A. They really had to know and understand how we felt, what our views were and why we thought it necessary to build up our military defenses. In addition to their aggressive policy of wanting to spread their doctrine throughout the world, there is a great fear on their part that they must be constantly on guard and defensive. This was characteristic of Russia before it was Communist, a suspicion of neighbors. Maybe it goes back to Napoleon's march on Moscow, maybe it goes back to other things of that kind.

I would like to convince the Soviets that no one in the world has aggressive intentions toward them. Certainly we don't. And we have proof over 50 years that we don't. Did we do anything when we were the only power with nuclear weapons? Did we threaten the world? Did we say to everyone, "Lay down your arms"?

Now I would like to make them see that it is to their best interest to join us in reducing arms. What more of an international superpower they could be if it was not just in the military that they were super, but if they could join the family of nations as trading partners, working together, as all of us are, for the improvement of their own people's standard of living. I don't know whether that is possible for them to see, but I think it is worth a try.

Q. Speaking of their joining the "family of nations," do you think they have any useful role to play jointly with us in the Middle East?

A. Well, right now they are in the Middle East in one place, and that is where there is trouble. That has been a tactic of theirs: they do not necessarily start the trouble, but they get in and stir the pot. They could be helpful if they would use their influence to persuade Syria to withdraw from Lebanon and let the Lebanese regain control of their country.

Q. You have said that a summit meeting needs an agenda, and that it should not be embarked upon unless a result is visible. But as concerns continue to rise about the strain between the U.S. and the Soviets, is there any form of summitry that could be less formalized?
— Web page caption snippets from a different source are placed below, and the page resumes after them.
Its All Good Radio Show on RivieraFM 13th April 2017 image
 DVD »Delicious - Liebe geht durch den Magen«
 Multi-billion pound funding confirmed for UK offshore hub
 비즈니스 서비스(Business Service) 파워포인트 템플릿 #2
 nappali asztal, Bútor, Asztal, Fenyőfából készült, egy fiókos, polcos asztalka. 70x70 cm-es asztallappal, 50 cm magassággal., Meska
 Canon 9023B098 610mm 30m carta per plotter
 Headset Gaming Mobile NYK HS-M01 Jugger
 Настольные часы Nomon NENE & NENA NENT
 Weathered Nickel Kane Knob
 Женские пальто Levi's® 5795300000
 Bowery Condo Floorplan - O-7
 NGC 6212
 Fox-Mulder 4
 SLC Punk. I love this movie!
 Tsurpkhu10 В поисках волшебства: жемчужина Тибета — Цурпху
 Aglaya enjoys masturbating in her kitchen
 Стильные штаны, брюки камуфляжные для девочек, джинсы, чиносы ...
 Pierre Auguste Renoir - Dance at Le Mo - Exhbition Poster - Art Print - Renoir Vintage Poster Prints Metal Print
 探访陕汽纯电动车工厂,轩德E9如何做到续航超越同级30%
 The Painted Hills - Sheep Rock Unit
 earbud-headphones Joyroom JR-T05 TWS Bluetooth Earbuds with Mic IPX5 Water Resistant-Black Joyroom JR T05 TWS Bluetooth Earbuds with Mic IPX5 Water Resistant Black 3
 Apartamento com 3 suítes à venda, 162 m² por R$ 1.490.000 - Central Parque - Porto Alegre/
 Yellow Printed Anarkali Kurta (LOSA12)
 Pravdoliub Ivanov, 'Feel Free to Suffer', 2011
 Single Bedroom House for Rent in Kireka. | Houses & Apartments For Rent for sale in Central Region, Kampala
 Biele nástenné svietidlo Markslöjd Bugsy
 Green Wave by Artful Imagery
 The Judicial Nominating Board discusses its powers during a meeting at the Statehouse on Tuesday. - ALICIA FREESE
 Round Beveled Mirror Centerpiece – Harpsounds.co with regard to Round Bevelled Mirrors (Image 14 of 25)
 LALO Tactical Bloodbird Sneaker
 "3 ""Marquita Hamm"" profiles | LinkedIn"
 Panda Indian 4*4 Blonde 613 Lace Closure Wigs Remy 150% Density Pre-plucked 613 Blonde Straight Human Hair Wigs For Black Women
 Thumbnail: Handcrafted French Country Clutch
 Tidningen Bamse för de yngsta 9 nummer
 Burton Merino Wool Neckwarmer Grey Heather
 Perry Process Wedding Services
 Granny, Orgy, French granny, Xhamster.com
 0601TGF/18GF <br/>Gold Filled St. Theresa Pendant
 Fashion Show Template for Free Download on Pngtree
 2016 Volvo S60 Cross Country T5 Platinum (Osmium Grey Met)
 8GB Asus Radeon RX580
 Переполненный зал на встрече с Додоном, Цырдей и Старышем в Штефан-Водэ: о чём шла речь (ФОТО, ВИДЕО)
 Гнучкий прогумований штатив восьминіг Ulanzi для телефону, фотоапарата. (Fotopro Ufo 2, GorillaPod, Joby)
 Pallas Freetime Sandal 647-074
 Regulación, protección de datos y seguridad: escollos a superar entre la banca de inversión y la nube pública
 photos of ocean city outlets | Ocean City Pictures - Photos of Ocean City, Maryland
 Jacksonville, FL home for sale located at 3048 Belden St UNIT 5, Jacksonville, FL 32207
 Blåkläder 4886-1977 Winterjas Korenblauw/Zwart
A. I have never thought of it so much as being formalized. But when one of these things takes place, we know from the past, the hopes of people worldwide are brought to a high level. And then if there is nothing accomplished except that you have had a meeting, and neither one of you has anything to say when you leave that meeting, there is a letdown. The letdown, the disappointment--I just don't think that is healthy or good. But you mentioned all the "strain." I have to say that I think there is less of a risk and less of a danger today than there was a few years ago. I think that the world is safer and further removed from a possible war than it was several years ago.

Q. Would you tell us why?

A. Because there was more risk of someone gambling if it did not look as if we could retaliate in any extremely damaging way. I think the Soviets now understand that we have the will power to preserve a deterrent, so there is logic in our talking. If both of us would say, "Hey, we have heard the scientists talk about how the world itself could be destroyed. As long as we maintain things so that neither side is able to start a war with the other, why don't we reduce our arsenals?" And if we start down that road of reducing, for heaven's sake, why don't we rid the world of these weapons? Why do we keep them? Here's a world today whose principal armaments would wipe out civilians in the tens and hundreds of millions. Let's get back to being civilized.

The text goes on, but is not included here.